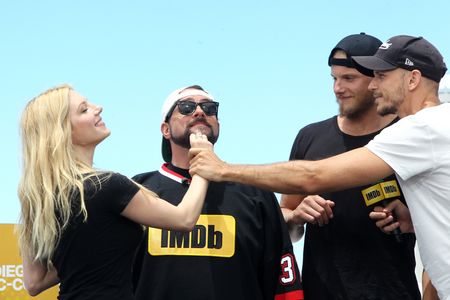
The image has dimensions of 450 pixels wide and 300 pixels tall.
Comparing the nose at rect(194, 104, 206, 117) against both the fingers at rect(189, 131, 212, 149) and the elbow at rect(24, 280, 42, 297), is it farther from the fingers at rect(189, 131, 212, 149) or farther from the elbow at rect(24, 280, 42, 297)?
the elbow at rect(24, 280, 42, 297)

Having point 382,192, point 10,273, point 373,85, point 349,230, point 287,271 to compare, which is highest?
point 373,85

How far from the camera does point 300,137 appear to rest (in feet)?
16.9

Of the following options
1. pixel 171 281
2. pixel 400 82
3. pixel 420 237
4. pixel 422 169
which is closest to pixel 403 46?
pixel 400 82

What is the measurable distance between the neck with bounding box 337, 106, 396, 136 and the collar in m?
1.12

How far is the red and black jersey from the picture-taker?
4520 millimetres

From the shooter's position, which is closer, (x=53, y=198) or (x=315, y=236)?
(x=53, y=198)

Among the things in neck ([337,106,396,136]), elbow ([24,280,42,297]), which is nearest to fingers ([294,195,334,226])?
neck ([337,106,396,136])

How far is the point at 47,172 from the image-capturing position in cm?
353

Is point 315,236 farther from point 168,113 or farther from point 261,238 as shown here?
point 168,113

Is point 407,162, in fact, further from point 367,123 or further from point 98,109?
point 98,109

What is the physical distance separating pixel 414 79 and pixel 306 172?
84 cm

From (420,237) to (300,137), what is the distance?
4.84 feet

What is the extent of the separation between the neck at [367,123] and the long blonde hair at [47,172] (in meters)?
2.01

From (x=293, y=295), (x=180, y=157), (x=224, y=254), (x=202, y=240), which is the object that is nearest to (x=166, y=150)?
(x=180, y=157)
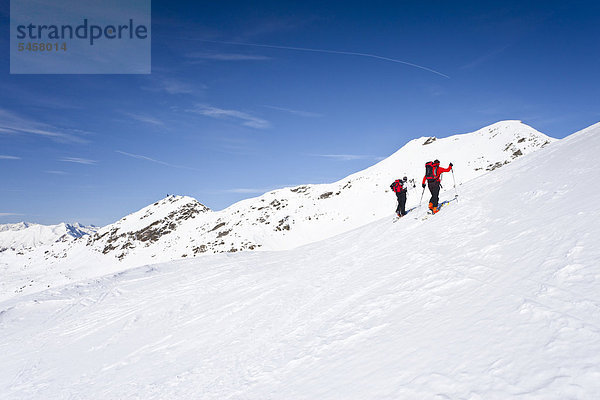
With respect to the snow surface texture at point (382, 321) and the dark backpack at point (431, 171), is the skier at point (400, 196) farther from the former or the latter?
the snow surface texture at point (382, 321)

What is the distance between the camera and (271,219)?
176 feet

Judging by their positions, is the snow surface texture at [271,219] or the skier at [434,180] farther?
the snow surface texture at [271,219]

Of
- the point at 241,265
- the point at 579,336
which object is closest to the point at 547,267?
the point at 579,336

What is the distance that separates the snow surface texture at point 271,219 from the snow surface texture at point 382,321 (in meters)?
27.7

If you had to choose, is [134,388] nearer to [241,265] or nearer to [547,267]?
[547,267]

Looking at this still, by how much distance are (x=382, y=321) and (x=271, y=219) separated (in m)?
48.3

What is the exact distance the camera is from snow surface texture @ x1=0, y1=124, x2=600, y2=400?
3.70 meters

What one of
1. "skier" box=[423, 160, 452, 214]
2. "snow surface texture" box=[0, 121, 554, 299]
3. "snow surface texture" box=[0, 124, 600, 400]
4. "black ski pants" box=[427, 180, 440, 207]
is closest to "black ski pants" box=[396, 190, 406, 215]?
"skier" box=[423, 160, 452, 214]

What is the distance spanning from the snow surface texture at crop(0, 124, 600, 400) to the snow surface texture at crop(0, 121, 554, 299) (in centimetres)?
2768

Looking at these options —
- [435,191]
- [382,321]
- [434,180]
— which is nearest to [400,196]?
[434,180]

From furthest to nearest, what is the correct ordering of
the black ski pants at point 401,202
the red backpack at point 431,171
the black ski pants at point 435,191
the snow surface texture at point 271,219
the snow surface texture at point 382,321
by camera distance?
the snow surface texture at point 271,219 < the black ski pants at point 401,202 < the red backpack at point 431,171 < the black ski pants at point 435,191 < the snow surface texture at point 382,321

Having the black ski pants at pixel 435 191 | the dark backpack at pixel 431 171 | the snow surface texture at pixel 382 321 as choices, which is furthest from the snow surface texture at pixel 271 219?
the snow surface texture at pixel 382 321

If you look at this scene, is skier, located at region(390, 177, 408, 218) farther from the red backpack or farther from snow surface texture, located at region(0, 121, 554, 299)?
snow surface texture, located at region(0, 121, 554, 299)

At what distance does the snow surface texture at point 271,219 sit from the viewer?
43.8m
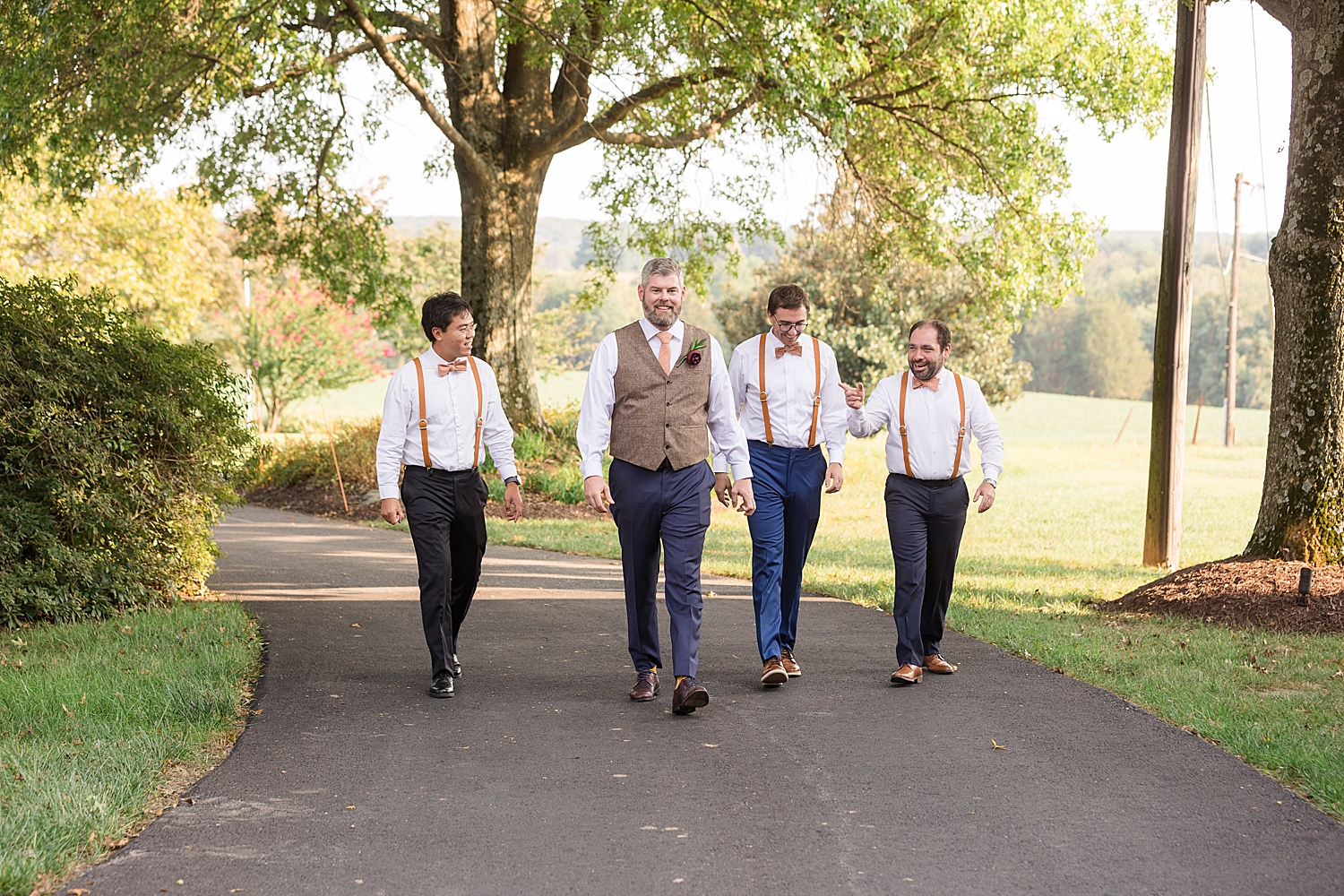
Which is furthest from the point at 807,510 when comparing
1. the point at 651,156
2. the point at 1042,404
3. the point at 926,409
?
the point at 1042,404

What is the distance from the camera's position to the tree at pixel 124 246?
28844 millimetres

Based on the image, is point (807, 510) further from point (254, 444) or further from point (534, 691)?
point (254, 444)

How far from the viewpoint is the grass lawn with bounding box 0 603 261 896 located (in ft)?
13.7

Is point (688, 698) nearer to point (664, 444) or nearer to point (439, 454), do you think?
point (664, 444)

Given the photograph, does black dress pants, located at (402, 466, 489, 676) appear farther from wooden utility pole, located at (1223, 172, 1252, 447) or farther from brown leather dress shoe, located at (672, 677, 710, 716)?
wooden utility pole, located at (1223, 172, 1252, 447)

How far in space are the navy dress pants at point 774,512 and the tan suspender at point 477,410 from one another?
1507mm

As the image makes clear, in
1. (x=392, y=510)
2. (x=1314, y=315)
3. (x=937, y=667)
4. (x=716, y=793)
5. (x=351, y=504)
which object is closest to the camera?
(x=716, y=793)

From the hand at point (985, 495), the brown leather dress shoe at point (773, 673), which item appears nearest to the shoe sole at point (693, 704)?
the brown leather dress shoe at point (773, 673)

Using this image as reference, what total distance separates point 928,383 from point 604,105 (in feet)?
47.6

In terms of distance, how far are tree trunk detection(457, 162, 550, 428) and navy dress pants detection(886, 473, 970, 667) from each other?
42.4 ft

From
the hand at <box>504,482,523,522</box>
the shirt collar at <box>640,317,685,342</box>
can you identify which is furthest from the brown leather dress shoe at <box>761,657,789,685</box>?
the shirt collar at <box>640,317,685,342</box>

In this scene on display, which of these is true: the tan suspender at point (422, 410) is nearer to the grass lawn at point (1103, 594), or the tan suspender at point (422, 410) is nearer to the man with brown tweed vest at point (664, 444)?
the man with brown tweed vest at point (664, 444)

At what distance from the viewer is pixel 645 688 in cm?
641

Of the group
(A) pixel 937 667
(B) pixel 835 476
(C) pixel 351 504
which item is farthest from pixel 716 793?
(C) pixel 351 504
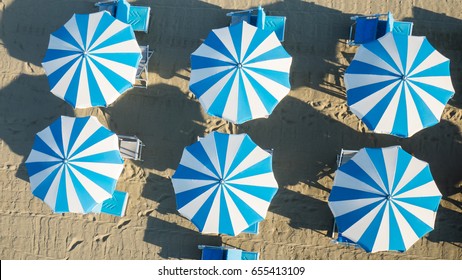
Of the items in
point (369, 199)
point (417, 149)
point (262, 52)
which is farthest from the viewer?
point (417, 149)

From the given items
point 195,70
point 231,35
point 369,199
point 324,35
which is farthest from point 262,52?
point 369,199

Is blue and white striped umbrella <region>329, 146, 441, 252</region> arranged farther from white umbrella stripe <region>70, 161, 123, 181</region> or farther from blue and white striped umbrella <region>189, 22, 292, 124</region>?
white umbrella stripe <region>70, 161, 123, 181</region>

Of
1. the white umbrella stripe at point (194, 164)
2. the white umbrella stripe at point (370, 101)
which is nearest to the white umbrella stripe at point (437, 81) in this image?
the white umbrella stripe at point (370, 101)

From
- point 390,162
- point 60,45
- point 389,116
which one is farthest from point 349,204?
point 60,45

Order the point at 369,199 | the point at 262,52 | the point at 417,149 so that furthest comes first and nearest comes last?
the point at 417,149 → the point at 262,52 → the point at 369,199

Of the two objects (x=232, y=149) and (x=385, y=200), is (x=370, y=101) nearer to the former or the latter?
(x=385, y=200)

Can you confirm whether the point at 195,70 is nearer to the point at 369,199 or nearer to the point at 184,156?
the point at 184,156

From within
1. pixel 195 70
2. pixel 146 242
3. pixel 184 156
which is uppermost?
pixel 195 70

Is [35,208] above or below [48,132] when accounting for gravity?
below
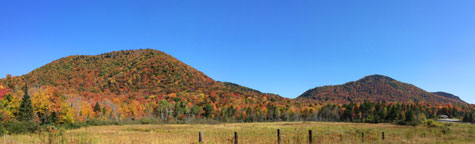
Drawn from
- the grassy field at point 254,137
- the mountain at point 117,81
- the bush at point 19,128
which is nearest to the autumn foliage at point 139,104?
the mountain at point 117,81

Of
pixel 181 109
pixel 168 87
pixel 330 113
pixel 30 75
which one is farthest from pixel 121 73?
pixel 330 113

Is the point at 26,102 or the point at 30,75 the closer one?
the point at 26,102

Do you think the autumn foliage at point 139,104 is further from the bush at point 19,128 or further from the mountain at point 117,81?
the bush at point 19,128

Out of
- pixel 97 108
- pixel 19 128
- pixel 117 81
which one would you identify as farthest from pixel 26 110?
pixel 117 81

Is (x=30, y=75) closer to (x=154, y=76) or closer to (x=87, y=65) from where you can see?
(x=87, y=65)

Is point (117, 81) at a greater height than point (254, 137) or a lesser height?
greater

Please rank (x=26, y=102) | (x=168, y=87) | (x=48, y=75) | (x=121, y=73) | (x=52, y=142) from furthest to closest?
(x=121, y=73), (x=168, y=87), (x=48, y=75), (x=26, y=102), (x=52, y=142)

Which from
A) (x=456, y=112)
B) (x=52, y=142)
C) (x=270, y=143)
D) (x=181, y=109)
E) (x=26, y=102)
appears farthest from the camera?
(x=456, y=112)

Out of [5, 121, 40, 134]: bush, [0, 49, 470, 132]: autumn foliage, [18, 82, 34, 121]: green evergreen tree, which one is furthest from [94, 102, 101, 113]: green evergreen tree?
[5, 121, 40, 134]: bush

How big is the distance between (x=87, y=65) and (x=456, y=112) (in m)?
227

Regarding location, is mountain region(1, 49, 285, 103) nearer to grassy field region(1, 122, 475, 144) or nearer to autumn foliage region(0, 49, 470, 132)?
autumn foliage region(0, 49, 470, 132)

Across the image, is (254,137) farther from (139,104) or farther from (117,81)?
(117,81)

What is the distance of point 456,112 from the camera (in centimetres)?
13000

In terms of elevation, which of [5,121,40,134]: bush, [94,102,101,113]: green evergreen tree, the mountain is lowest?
[94,102,101,113]: green evergreen tree
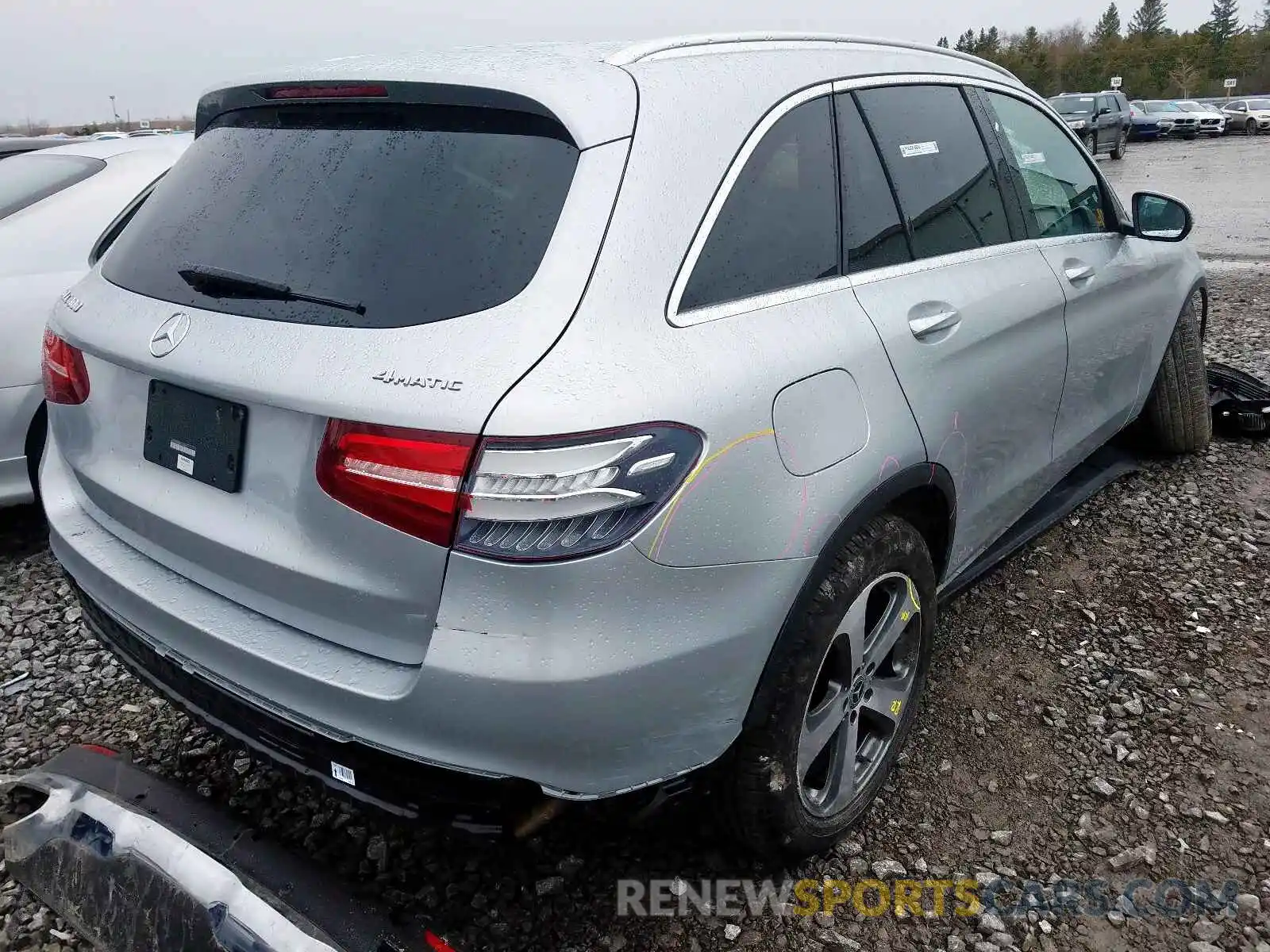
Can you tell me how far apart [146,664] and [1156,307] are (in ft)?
11.8

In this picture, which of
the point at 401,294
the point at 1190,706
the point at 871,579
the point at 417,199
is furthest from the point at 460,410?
the point at 1190,706

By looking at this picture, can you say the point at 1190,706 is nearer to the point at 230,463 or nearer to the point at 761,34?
the point at 761,34

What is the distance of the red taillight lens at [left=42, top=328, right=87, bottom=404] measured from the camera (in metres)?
2.07

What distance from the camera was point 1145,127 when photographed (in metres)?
34.4

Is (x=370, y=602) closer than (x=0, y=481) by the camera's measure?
Yes

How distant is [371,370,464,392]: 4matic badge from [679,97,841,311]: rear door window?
1.45ft

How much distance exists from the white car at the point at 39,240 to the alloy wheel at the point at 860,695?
3.04m

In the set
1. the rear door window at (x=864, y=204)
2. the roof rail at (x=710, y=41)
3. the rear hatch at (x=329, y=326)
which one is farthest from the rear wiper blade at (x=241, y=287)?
the rear door window at (x=864, y=204)

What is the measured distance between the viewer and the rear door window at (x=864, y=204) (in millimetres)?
2148

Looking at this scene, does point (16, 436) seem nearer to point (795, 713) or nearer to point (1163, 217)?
point (795, 713)

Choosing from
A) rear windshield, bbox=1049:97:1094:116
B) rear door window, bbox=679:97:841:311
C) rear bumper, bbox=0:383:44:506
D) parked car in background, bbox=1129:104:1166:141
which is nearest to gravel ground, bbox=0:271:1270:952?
rear bumper, bbox=0:383:44:506

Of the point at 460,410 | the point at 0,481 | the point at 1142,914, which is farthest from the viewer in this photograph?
the point at 0,481

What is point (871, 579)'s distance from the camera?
2.02 meters

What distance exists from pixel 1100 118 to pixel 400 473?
28.0 metres
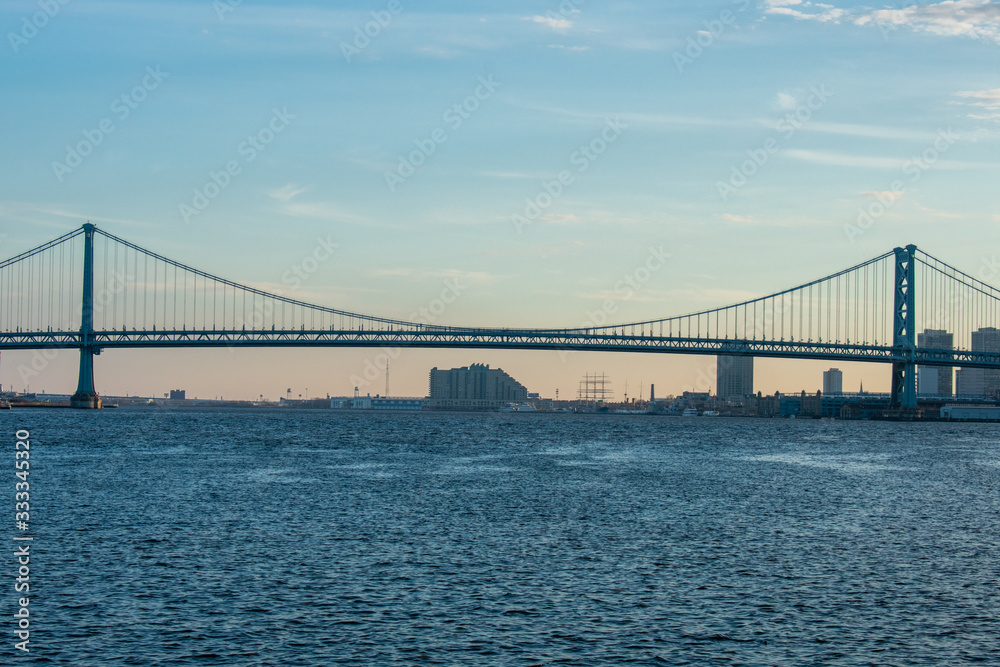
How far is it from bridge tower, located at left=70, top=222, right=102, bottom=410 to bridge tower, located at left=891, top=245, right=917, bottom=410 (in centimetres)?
7759

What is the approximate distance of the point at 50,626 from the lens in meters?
14.6

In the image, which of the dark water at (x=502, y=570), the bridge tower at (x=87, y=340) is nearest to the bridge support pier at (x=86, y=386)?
the bridge tower at (x=87, y=340)

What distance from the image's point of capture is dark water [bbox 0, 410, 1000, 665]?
46.0 feet

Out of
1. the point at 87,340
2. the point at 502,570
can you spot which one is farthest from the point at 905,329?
the point at 502,570

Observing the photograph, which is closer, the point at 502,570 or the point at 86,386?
the point at 502,570

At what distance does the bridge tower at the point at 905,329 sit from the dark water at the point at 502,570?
71.1m

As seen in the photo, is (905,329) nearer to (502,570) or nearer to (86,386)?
(86,386)

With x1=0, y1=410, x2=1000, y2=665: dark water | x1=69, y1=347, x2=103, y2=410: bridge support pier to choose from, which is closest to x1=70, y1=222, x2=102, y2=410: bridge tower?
x1=69, y1=347, x2=103, y2=410: bridge support pier

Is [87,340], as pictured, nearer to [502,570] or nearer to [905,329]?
[905,329]

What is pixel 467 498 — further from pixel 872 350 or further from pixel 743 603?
pixel 872 350

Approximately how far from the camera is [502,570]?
18766mm

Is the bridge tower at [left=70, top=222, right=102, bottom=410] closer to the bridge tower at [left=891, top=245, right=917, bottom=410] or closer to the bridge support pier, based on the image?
the bridge support pier

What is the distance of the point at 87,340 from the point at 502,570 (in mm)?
90060

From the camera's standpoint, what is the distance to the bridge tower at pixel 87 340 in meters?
100
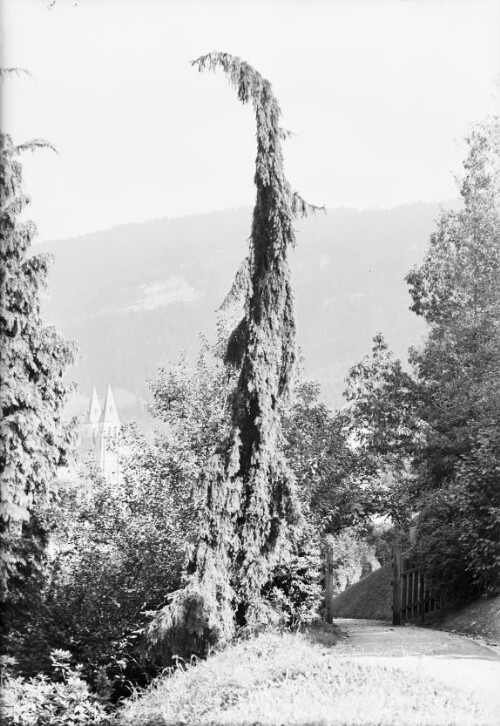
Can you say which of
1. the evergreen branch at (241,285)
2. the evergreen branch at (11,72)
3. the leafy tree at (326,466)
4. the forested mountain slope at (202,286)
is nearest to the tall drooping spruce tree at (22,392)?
the evergreen branch at (11,72)

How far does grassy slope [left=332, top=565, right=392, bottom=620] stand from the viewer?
86.3 ft

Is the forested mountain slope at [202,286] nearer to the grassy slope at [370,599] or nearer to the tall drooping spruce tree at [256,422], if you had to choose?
the grassy slope at [370,599]

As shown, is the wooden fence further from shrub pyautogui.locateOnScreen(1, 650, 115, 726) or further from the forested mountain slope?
the forested mountain slope

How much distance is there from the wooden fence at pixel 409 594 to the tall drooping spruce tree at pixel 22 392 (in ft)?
28.6

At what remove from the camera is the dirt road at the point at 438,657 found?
904 cm

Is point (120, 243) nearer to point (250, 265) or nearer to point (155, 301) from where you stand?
point (155, 301)

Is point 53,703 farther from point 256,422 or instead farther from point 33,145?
point 33,145

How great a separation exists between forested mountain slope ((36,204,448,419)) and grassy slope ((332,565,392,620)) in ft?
80.2

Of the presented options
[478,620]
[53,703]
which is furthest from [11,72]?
[478,620]

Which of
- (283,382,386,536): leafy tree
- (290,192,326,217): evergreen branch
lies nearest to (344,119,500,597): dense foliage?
(283,382,386,536): leafy tree

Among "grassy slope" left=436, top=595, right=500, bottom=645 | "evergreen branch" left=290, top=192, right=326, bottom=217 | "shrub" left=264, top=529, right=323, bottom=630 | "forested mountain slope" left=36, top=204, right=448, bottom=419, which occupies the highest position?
"forested mountain slope" left=36, top=204, right=448, bottom=419

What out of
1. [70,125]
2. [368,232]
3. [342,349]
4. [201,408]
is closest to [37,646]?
[201,408]

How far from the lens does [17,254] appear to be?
612 inches

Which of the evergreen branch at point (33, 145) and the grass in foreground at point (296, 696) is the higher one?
the evergreen branch at point (33, 145)
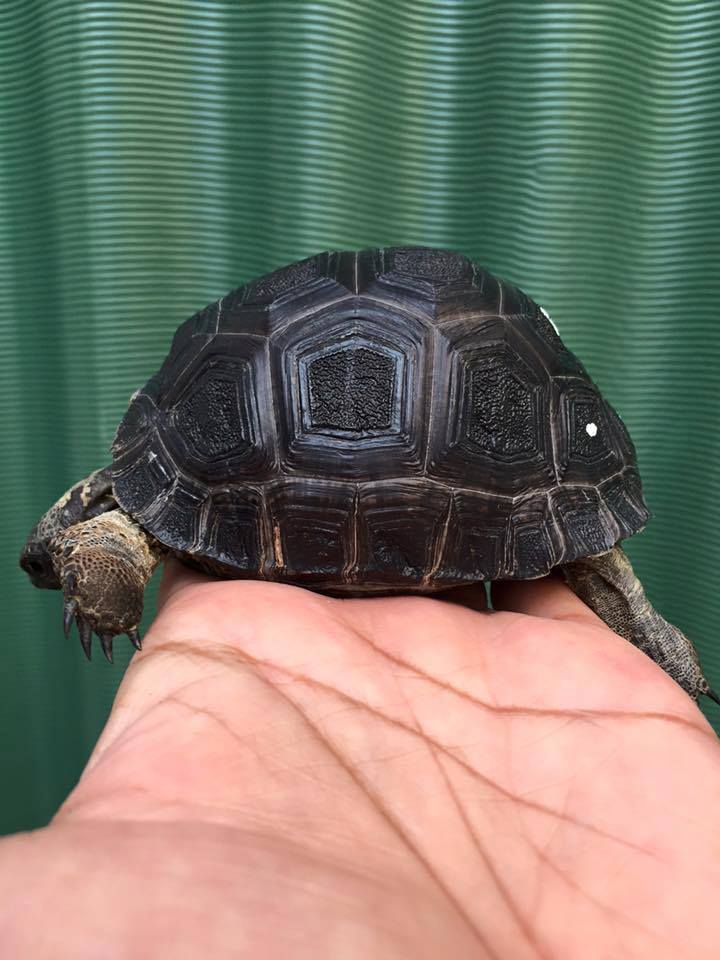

**Written problem:** Go through the material above and list, in full, every line that contains the word "scene".

**Solution for this problem:**
If you look at this scene, is skier, located at region(390, 177, 408, 218) farther from the red backpack or farther from snow surface texture, located at region(0, 121, 554, 299)?
In this scene on display, which of these is true: the tan suspender at point (422, 410) is nearer to the grass lawn at point (1103, 594), or the tan suspender at point (422, 410) is nearer to the man with brown tweed vest at point (664, 444)?
Looking at this scene, does point (16, 436) seem nearer to point (795, 713) or nearer to point (1163, 217)?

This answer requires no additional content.